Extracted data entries

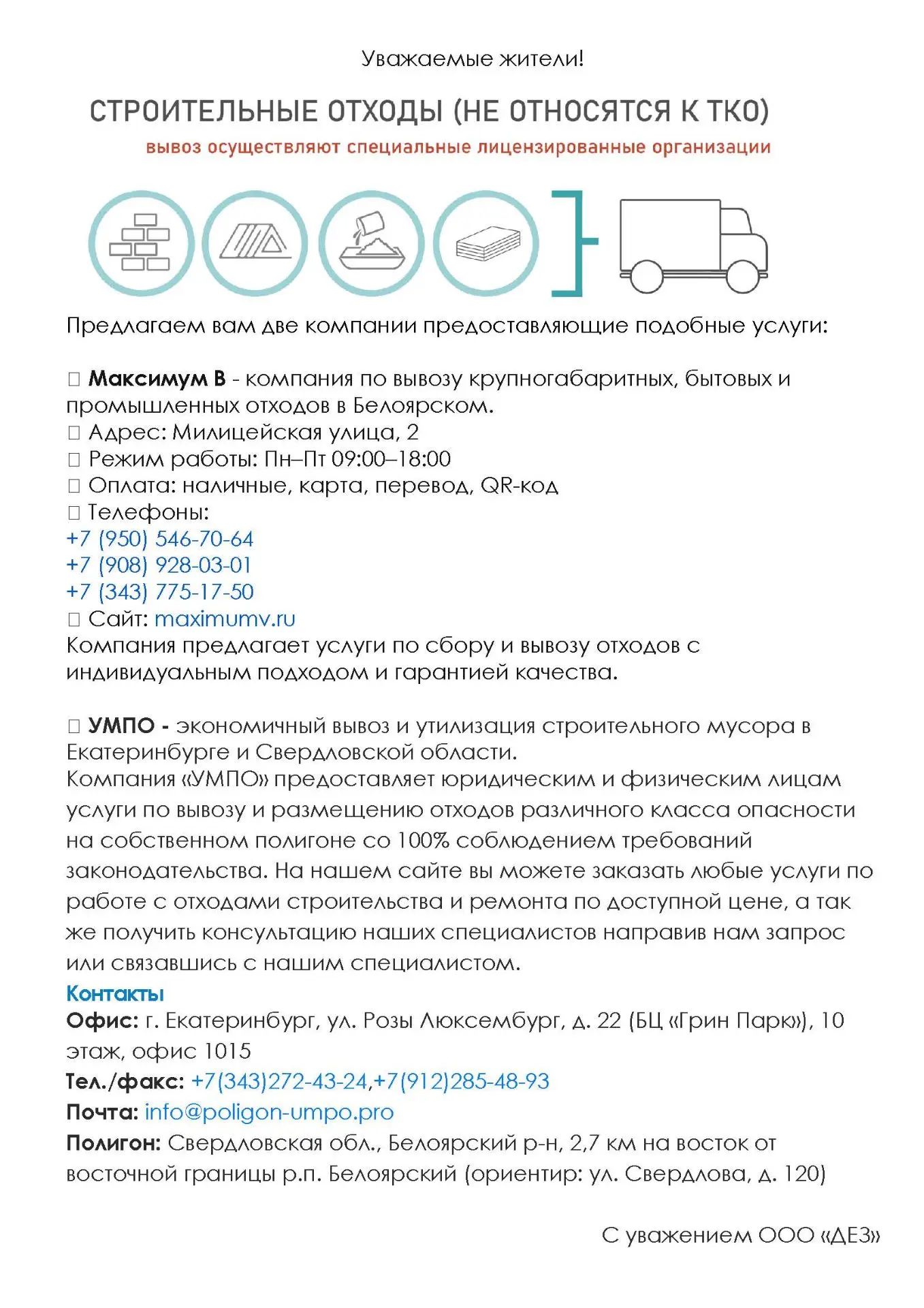 Уважаемые жители!

СТРОИТЕЛЬНЫЕ ОТХОДЫ (НЕ ОТНОСЯТСЯ К ТКО)

вывоз осуществляют специальные лицензированные организации

Предлагаем вам две компании предоставляющие подобные услуги:

□ Максимум В - компания по вывозу крупногабаритных, бытовых и промышленных отходов в Белоярском.
□ Адрес: Милицейская улица, 2
□ Режим работы: Пн–Пт 09:00–18:00
□ Оплата: наличные, карта, перевод, QR-код
□ Телефоны:
+7 (950) 546-70-64
+7 (908) 928-03-01
+7 (343) 775-17-50
□ Сайт: maximumv.ru
Компания предлагает услуги по сбору и вывозу отходов с индивидуальным подходом и гарантией качества.

□ УМПО - экономичный вывоз и утилизация строительного мусора в Екатеринбурге и Свердловской области.
Компания «УМПО» предоставляет юридическим и физическим лицам услуги по вывозу и размещению отходов различного класса опасности на собственном полигоне со 100% соблюдением требований законодательства. На нашем сайте вы можете заказать любые услуги по работе с отходами строительства и ремонта по доступной цене, а так же получить консультацию наших специалистов направив нам запрос или связавшись с нашим специалистом.
Контакты
Офис: г. Екатеринбург, ул. Розы Люксембург, д. 22 (БЦ «Грин Парк»), 10 этаж, офис 1015
Тел./факс: +7(343)272-43-24,+7(912)285-48-93
Почта: info@poligon-umpo.pro
Полигон: Свердловская обл., Белоярский р-н, 2,7 км на восток от восточной границы р.п. Белоярский (ориентир: ул. Свердлова, д. 120)

С уважением ООО «ДЕЗ»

◆ **Problem requirements**
Going through the data above, return each line with the word "УМПО".

◆ **Answer section**
□ УМПО - экономичный вывоз и утилизация строительного мусора в Екатеринбурге и Свердловской области.
Компания «УМПО» предоставляет юридическим и физическим лицам услуги по вывозу и размещению отходов различного класса опасности на собственном полигоне со 100% соблюдением требований законодательства. На нашем сайте вы можете заказать любые услуги по работе с отходами строительства и ремонта по доступной цене, а так же получить консультацию наших специалистов направив нам запрос или связавшись с нашим специалистом.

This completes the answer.